Service discovery is a difficult but essential part of modern application development and delivery. Below, I’ll take a look at what service discovery means, why it’s important and which tools can help your DevOps team master it.
What is service discovery, and why does it matter?
The concept of service discovery is simple enough. As its name implies, the process involves allowing your apps or servers to identify which services are available on the network, and which IP addresses and ports are associated with them.
Service discovery is therefore essential for efficient inter-app and inter-device communication. Yes, you could identify service information manually, but that would entail a huge amount of work—so huge that on modern scaled-out infrastructure it would simply be an impossible task for human admins to handle. So instead of trying to do things that manual way, you rely on service discovery tools to collect service information for you.
And to be clear, I’m not talking just about traditional networking here. Identifying hosts on the network is one form of service discovery. But if you’re a DevOps team building a microservices-based app (which you probably are if you’re using Codefresh to automate your development pipeline), then the main reason why service discovery matters to you is that it’s essential for allowing apps to exchange information via APIs. And since APIs are the glue that holds modern clustered infrastructure together, you can’t really live without them.

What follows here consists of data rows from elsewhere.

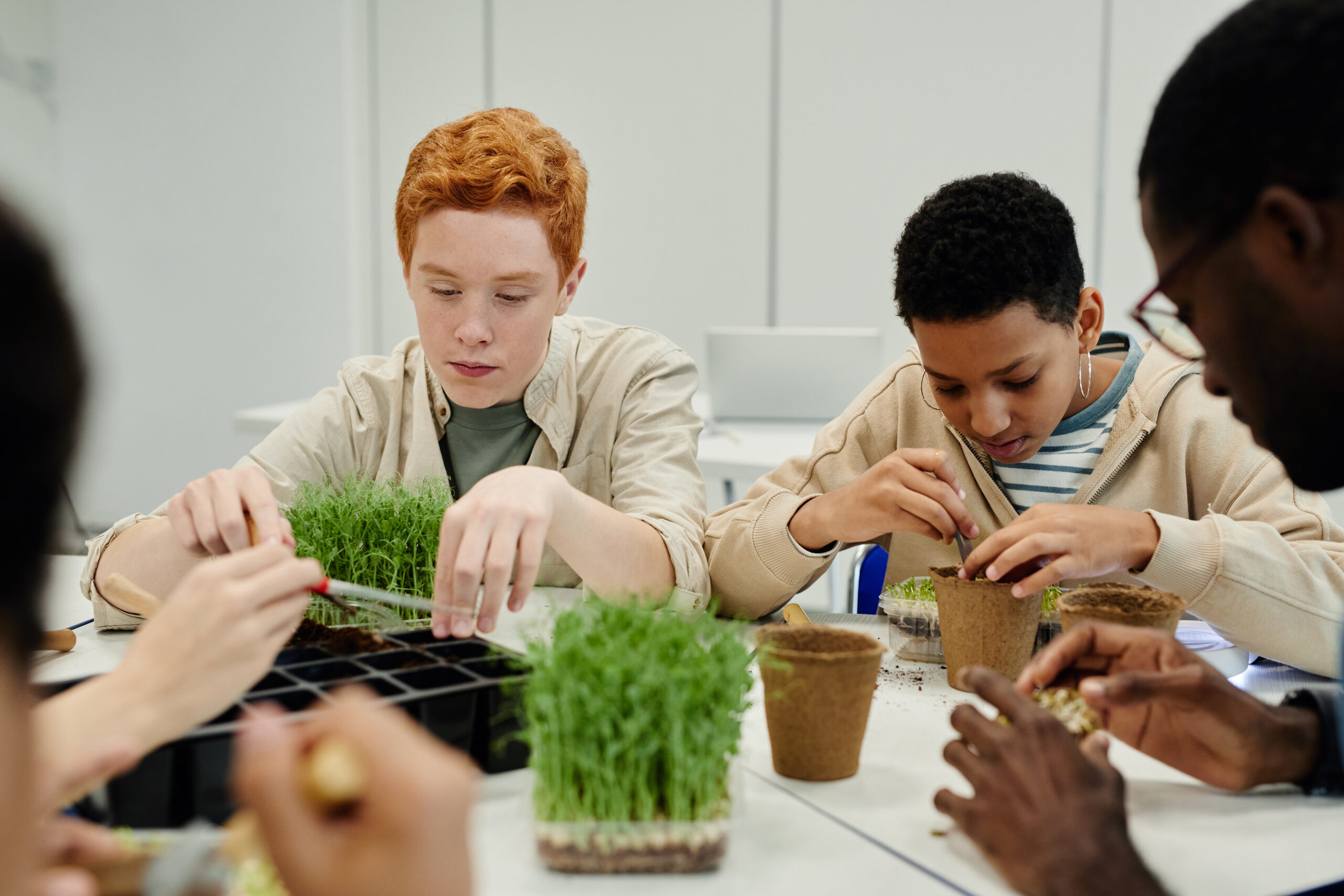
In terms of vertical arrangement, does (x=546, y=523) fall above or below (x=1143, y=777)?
above

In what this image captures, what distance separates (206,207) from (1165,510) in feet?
17.6

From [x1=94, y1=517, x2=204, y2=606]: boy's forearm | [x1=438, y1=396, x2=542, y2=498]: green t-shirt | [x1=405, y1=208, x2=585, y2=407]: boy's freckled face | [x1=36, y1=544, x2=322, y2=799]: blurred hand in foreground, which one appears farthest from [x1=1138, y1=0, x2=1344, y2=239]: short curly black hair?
[x1=94, y1=517, x2=204, y2=606]: boy's forearm

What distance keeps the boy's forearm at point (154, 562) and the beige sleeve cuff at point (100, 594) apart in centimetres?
1

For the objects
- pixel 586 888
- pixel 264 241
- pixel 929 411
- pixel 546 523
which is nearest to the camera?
pixel 586 888

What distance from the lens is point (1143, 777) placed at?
1.07 meters

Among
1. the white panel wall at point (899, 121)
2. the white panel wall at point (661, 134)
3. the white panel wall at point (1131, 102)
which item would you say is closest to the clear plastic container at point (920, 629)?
the white panel wall at point (1131, 102)

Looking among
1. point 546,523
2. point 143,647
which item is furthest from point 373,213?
point 143,647

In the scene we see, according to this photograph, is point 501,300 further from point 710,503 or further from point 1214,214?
point 710,503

Service discovery challenges in the DevOps age
Once upon a time, service discovery was not particularly challenging. It was easy enough to automate by building databases of service information and updating them periodically.
But that approach no longer works in the DevOps age. Modern infrastructure is so scalable and changes so quickly that keeping track of service information inside a periodically updated database doesn’t work. Instead, you have to be able to discover services in real-time, and update your service information continually. DevOps is all about continuous workflows, after all.
If you’re into metaphors, here’s another way to understand database-based service discovery: In the days of traditional infrastructure, service discovery worked like a phonebook. Application services within your infrastructure ran on fixed, known addresses and ports, which did not change. So even if your registry of service information was not regularly updated, you could still count on it to work — just as a phonebook that is ten years old would still contain mostly accurate information, because people do not change phone numbers very often.
But today, the phonebook approach fails because the infrastructure changes too often. Virtual hosts are added and subtracted from the network at dizzying rates as containers or virtual servers spin up and down in response to shifts in infrastructure demand. Plus, because modern infrastructure makes heavy use of software-defined networking, and because Dockerized apps tend to pay little heed to traditional conventions for configuring port numbers for particular services, discovering IP addresses and ports based on expectations about common practices is not reliable.
Modern service discovery
So, how do you solve this conundrum? You use a service discovery tool that is designed to handle the complexities of modern infrastructure. In this section I’ll discuss some of the leading tools available, and what you need to know about how they work.
Service discovery models
Before choosing a service discovery tool, you should understand that there are two basic approaches to service discovery in modern architectures. The first is client-side discovery, which means that you rely on clients to request and collect information about services. Service discovery in this model is decentralized.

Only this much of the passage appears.